Moss legte seine Hand auf meine. »Im ganzen Death Valley stehen Unterkünfte bereit – die Rebellen haben an einem Ort namens Stovepipe Wells Vorräte versteckt. Sie haben diesen Ort als Raststätte auf ihrem Weg zur Stadt benutzt. Die Funkcodes, die ich vor einigen Wochen durchgegeben habe, werden noch dieselben sein. Wir können das weiter besprechen, wenn dein Vater krank ist, aber es wird funktionieren. Vertrau mir.«
Ich musste beinahe lachen. Konnte es einen Ort mit einem unheilvolleren Namen geben als Death Valley – Tal des Todes? »Was ist mit Clara? Und Rose? Was geschieht mit Charles, wenn die Rebellen die Macht übernehmen?«
Moss presste die Lippen zusammen. »Ich kann versuchen, ihnen Schutz anzubieten, aber sie stehen in Verbindung zu deinem Vater.

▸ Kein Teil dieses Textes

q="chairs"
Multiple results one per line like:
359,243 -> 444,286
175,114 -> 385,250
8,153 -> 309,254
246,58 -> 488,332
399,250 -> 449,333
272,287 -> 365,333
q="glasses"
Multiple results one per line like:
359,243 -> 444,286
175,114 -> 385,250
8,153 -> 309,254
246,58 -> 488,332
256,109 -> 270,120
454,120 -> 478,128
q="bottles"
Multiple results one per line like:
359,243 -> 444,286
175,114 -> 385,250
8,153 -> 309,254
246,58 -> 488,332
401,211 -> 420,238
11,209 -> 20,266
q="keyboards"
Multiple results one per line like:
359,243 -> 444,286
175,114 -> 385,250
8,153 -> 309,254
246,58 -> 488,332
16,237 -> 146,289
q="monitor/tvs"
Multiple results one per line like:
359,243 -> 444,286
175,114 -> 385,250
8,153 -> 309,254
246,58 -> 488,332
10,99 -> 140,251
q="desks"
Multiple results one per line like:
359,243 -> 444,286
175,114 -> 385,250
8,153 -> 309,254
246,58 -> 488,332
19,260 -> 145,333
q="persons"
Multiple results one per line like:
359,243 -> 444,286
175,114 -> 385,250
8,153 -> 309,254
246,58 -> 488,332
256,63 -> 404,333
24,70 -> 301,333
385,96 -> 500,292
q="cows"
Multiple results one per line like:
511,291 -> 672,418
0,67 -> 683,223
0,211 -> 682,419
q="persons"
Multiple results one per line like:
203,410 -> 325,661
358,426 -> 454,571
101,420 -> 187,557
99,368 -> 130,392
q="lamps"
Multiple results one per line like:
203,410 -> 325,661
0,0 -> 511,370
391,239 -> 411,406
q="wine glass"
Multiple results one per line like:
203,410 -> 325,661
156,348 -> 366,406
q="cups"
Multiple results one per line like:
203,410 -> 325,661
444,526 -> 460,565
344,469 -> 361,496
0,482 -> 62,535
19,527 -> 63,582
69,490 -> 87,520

Sie haben jahrelang im Palast gelebt – sie sind leicht zu erkennen. Charles hat für den König gearbeitet.«
»Ich kann sie mitnehmen«, sagte ich. »Sie kehren zurück, wenn ich es auch kann.«
»Das letzte Mal, als jemand aus dem Palast von den Tunneln erfuhr, wurden zwei unserer Leute getötet«, antwortete Moss. Er sah mich dabei nicht an. Lag da ein leiser Vorwurf in seiner Stimme oder hatte ich mir das nur eingebildet?